Another remote witness was a schoolboy who was so impressed by what he saw that he subsequently became a priest. An American Catholic writer named John Haffert interviewed him in 1960. At the time of the miracle the schoolboy was with his brother and other children in the village of Alburitel, nine miles away from the Cova da Iria, and here is what he experienced:

I looked fixedly at the sun which seemed pale and did not hurt my eyes. Looking like a ball of snow, revolving on itself, it suddenly seemed to come down in a zig-zag, menacing the earth. Terrified, I ran and hid myself among the people, who were weeping and expecting the end of the world at any moment. It was a crowd which had gathered outside our local village school and we had all left classes and run into the streets because of the cries and surprised shouts of men and women who were in the street in front of the school when the miracle began.
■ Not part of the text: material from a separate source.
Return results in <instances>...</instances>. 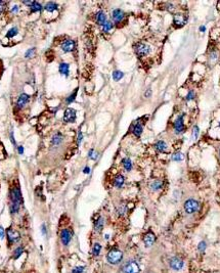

There was an unbeliever there who had spent the morning mocking the “simpletons” who had gone off to Fatima just to see an ordinary girl. He now seemed paralyzed, his eyes fixed on the sun. He began to tremble from head to foot, and lifting up his arms, fell on his knees in the mud, crying out to God.

But meanwhile the people continued to cry out and to weep, asking God to pardon their sins. We all ran to the two chapels in the village, which were soon filled to overflowing. During those long moments of the solar prodigy, objects around us turned all colors of the rainbow…. When the people realized that the danger was over, there was an explosion of joy.

Two of the three children at Fatima died young, as the Lady had predicted, but Lucia lived secluded in a convent to an advanced age.